How to Edit Video with an AI Agent Using HyperFrames

AI agents couldn't edit video because After Effects and DaVinci weren't built for them. HyperFrames turns HTML into video frames, letting Claude Code render real MP4s by writing web code. Complete walkthrough with setup and code examples.

Ashley Innocent

Ashley Innocent

17 April 2026

How to Edit Video with an AI Agent Using HyperFrames

TL;DR

AI agents can write code, call APIs, and run multi-step workflows. Until now, one capability kept eluding them: editing video. Professional tools like After Effects and DaVinci Resolve use layered timelines and JSON scene graphs that LLMs weren’t trained on. HeyGen’s new open-source project, HyperFrames, flips the approach. It lets AI agents compose video using HTML, CSS, and JavaScript, then renders the result to MP4, MOV, or WebM. You install it as a Claude Code skill with one command, and your agent becomes a video editor.

Introduction

Video is the most engaging communication format on the web. Every other medium an AI agent can produce (text, code, images, charts) has a clear toolchain. Video didn’t.

You could prompt a model to generate a full clip with Sora, Veo, or Runway, but that approach has limits. You get a single monolithic video from a prompt. You can’t compose it. You can’t iterate on motion graphics or overlay specific brand animations. You can’t tell the agent “redo scene 3 with a slower fade.”

HeyGen shipped HyperFrames on April 17, 2026 to close this gap. Instead of teaching agents traditional video software, they gave agents a format they already know: HTML. This guide walks through how it works, why the approach makes sense, and how to set it up so your own agent can edit video.

If you’re building API-driven agent workflows that produce video, you’ll also want to test the orchestration layer. We’ll cover how Apidog fits in at the end.

button

Why AI agents couldn’t edit video before

Traditional video editing tools weren’t built for agents. They were built for humans clicking on timelines.

Three specific barriers:

Timeline-based UIs don’t map to code. After Effects, Premiere, and DaVinci Resolve store projects as proprietary binary formats or deeply nested JSON scene graphs. Even if an agent could read these files, the semantic space is narrow. Almost no training data exists for model weights on these formats.

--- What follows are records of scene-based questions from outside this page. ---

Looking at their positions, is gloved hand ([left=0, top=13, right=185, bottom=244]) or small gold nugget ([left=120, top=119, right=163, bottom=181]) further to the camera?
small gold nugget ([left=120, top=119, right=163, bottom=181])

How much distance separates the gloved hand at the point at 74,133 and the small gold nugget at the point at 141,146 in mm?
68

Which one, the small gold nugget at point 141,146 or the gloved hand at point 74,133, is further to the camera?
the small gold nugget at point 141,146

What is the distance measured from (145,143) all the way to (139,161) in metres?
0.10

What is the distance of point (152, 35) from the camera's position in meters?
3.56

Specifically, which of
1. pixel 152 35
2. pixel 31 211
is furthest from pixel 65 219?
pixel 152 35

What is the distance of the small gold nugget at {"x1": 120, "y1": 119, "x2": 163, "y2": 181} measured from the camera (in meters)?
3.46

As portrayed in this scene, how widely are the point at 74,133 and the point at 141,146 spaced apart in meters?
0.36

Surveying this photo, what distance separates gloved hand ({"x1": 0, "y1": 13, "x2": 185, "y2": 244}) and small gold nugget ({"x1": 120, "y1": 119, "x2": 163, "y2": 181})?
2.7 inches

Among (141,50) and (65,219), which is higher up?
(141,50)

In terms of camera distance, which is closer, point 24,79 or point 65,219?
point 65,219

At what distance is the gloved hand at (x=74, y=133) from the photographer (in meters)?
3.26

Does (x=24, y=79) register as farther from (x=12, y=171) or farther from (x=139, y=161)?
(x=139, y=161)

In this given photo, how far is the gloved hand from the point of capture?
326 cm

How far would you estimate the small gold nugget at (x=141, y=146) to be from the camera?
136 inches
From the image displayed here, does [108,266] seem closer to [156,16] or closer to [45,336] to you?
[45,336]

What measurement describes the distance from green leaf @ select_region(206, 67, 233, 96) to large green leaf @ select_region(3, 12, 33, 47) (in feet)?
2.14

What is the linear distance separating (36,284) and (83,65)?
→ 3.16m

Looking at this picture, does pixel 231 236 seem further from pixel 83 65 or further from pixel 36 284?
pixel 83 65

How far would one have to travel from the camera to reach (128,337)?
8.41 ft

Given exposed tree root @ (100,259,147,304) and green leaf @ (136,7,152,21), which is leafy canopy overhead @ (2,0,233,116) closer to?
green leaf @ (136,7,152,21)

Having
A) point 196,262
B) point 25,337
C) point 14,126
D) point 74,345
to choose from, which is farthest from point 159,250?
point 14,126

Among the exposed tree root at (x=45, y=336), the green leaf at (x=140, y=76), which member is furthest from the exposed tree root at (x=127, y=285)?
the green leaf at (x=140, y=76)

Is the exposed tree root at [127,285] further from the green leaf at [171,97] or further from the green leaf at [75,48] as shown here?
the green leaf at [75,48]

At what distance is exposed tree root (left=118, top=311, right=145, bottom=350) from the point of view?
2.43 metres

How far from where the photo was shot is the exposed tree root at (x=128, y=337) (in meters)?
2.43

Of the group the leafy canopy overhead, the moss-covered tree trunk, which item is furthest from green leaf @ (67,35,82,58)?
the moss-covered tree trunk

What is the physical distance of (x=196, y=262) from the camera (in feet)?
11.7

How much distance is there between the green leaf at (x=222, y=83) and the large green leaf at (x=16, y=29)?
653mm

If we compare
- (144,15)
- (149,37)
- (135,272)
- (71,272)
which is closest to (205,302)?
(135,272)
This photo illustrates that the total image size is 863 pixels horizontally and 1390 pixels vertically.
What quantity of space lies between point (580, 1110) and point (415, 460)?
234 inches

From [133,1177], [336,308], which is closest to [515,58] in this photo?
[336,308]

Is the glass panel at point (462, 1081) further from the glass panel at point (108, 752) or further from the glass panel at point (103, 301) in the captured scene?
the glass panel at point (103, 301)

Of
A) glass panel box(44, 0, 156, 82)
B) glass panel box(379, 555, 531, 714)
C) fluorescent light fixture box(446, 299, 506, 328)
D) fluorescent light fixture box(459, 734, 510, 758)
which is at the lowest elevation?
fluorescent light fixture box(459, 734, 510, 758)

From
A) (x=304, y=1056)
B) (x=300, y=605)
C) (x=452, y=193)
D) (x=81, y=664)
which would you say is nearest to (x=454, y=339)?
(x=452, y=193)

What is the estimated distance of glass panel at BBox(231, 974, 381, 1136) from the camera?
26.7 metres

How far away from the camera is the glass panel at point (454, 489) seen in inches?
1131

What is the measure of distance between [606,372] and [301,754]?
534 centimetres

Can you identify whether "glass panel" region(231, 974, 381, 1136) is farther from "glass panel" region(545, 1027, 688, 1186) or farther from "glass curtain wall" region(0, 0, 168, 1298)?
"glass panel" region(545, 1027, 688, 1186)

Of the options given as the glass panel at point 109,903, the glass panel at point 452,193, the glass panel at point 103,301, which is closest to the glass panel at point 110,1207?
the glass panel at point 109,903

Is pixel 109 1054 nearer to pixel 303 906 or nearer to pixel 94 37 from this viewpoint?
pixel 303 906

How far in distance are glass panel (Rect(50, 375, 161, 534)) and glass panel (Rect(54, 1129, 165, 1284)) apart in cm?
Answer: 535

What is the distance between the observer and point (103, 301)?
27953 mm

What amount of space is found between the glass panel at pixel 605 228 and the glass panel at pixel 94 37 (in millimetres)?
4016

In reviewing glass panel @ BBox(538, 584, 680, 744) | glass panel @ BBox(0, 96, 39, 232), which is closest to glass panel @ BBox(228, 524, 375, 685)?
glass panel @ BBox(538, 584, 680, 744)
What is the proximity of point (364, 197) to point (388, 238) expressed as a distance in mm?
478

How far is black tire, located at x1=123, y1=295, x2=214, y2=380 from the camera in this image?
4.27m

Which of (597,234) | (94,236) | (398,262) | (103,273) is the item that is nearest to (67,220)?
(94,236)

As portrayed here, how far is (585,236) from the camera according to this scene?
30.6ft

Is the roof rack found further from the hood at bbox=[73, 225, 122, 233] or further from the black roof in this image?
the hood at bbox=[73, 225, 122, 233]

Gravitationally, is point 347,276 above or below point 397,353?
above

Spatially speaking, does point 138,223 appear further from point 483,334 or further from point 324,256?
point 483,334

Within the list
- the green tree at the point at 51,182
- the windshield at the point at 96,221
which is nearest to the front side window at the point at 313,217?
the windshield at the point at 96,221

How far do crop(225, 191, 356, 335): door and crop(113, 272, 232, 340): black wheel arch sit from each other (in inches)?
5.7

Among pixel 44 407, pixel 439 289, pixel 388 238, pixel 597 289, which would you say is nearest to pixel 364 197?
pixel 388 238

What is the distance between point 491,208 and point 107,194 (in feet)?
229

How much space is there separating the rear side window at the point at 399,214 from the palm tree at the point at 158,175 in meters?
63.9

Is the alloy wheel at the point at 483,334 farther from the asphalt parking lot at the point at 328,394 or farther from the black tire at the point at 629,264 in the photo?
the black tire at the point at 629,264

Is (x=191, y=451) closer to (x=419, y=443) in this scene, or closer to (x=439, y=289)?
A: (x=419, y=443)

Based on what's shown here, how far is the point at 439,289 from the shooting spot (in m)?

Motion graphics require visual thinking. Keyframing animations, easing curves, and layer compositing are usually done by eye. Agents don’t see a preview window. They need a text-first abstraction to reason about motion.

The tools assume a human operator. Render pipelines, plugin ecosystems, and codec choices all live behind UI menus. Automating them through scripts works for limited cases (ExtendScript in After Effects, for example), but the APIs are narrow and fragile.

Result: agents could write a script to call ffmpeg, stitch clips together, and overlay text with basic filters. Anything beyond that required a human.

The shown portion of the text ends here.